- Born: 26 January 1957 (age 69) Huyton, England, UK
- Occupations: Television producer; screenwriter;
- Years active: 1984–present
- Spouse: Mari Wilson ​(m. 2014)​
- Children: 1

= Mal Young =

British producer and screenwriter

Mal Young (born 26 January 1957) is a British television producer, screenwriter and executive producer.

==Career==

=== Mersey TV ===
Young began his career in graphic design. At age 27, he began working in television on the Channel 4 soap opera Brookside. Over nearly a decade, he worked his way up from extra to become the show's producer in the early 1990s. His tenure was criticised for taking the show away from its social realist roots towards a more sensationalist, ratings-chasing format. He oversaw the controversial Jordache Body Under The Patio storyline, as well as conceiving the first lesbian kiss on pre-watershed British TV achieving record ratings for the series and for Channel 4. He also co-created and produced his own successful drama series for Channel 4, And the Beat Goes On.

=== Pearson TV ===
Young moved on to become head of drama at the independent production company Pearson Television, where he oversaw work on ITV police drama The Bill and another soap opera, Channel 5's Family Affairs, which he created, and was executive producer on C5's legal drama series, the BAFTA-nominated Wing and a Prayer.

=== BBC ===
From 1997 to 2004, Young moved to the BBC to become the Controller of Continuing Drama Series for the corporation's in-house production arm.
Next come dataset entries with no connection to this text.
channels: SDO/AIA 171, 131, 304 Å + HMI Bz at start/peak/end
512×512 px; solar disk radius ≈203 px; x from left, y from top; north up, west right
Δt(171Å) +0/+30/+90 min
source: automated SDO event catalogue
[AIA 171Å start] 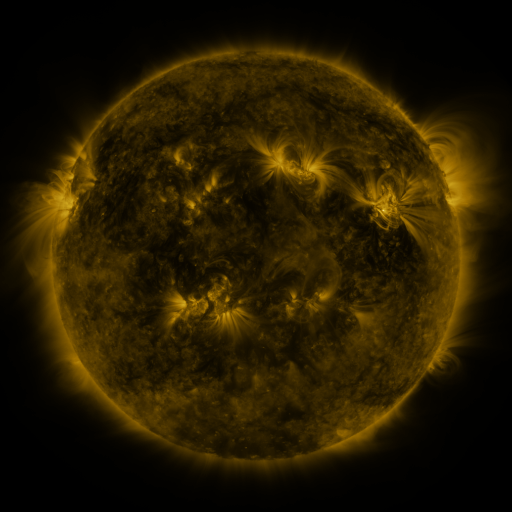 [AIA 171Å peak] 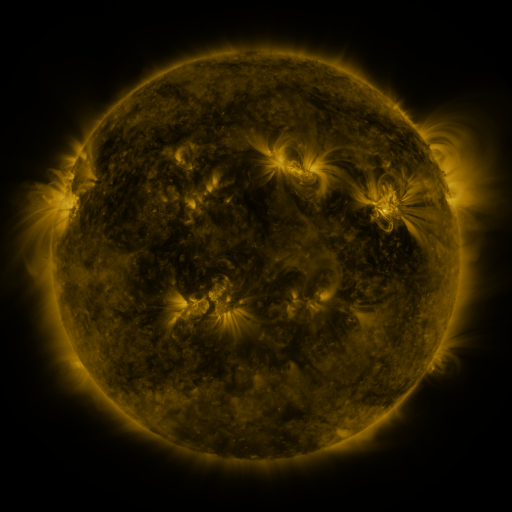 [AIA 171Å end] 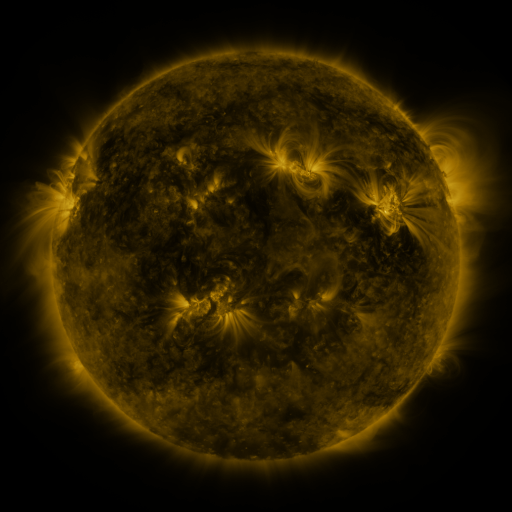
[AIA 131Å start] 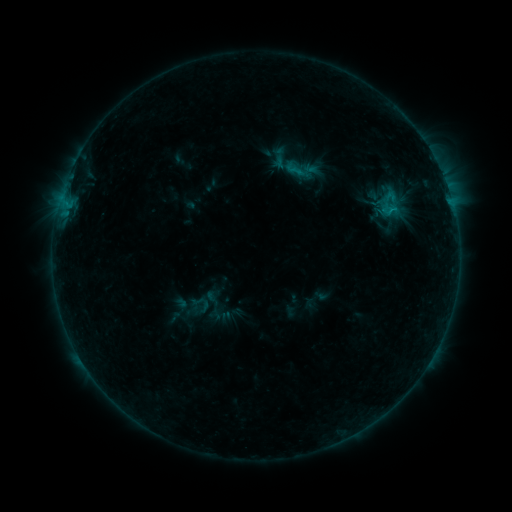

In this role, he was responsible for overseeing the organisation's in-house continuing episodic drama series. Programmes he oversaw for the BBC included the soap opera EastEnders; medical dramas Doctors, Casualty, and the latter's spin-off series Holby City, which he co-created; police dramas Dalziel and Pascoe, Waking the Dead, and Merseybeat; anthology shows The Afternoon Play and Murder in Mind; legal drama Judge John Deed; rural-set Down to Earth; comedy-drama Being April; and the revival of the science fiction series Doctor Who, although he had left the BBC by the time the new version of Doctor Who aired in March 2005.

===19Television===
At the end of 2004, Young became head of drama at independent production company 19Television Limited, part of Simon Fuller's 19 Entertainment. Along with former BBC Head of Development Serena Cullen, he was charged with developing new drama formats for the UK and US markets, and split his time between the US and UK. He co-created, wrote, and produced a drama pilot for Fox in March 2007, Born in the USA. He then co-wrote and sold another pilot to The CW in the US, Austin Golden Hour, a real-time medical drama series format for the 2008–2009 season.

===The Young and the Restless===
On 31 December 2015, Young cryptically said on his Twitter about what is next for him in 2016, "This year I'm going to be Young and I'm going to be Restless." A few days later, Young sent several other tweets to the Twitter account of the American soap opera, The Young and the Restless, announcing his hiring on the show. It was confirmed by CBS Daytime that Young had been hired as a producer. Young's first episode as a supervising producer aired on 1 February 2016 and his last episode aired on 12 July 2016.

On 8 June 2016, after news of the firing of Y&R executive producer Jill Farren Phelps, came confirmation that Young had replaced Phelps as executive producer of the American soap. His first episode as executive producer aired on 13 July 2016. On 31 July 2017, Daytime Confidential announced that both Kay Alden and Sally Sussman Morina would be departing from the show, with Young being named as the new head writer.

In December 2018, reports were released saying that Young had departed the show as executive producer and head writer. Young's departure was later announced, as was the news of Josh Griffith and Tony Morina taking over his positions as head writer and executive producer, respectively.

In May 2019 at the 46th Daytime Emmy Awards, Young picked up the award for Best Show and Best Writing.

==Personal life==
Young is married to singer Mari Wilson, whom he met at a charity function in 2001.

==Recognition==
In September 1999, Young gave the Huw Weldon Royal Television Society lecture at their Cambridge convention. In July 2004, in a poll of industry experts conducted by Radio Times, he was voted the 9th-most powerful person in television drama. In May 2005, he received a special award for his contribution to television from ITV's Soap Awards. He was the producer of the widely derided Desperate Scousewives. In November 2019, he received a Doctor of Letters (DLitt) from Glasgow Caledonian University in recognition of his outstanding contribution to British television and his support of and commitment to GCU's MA TV Fiction Writing students, where he is a visiting professor.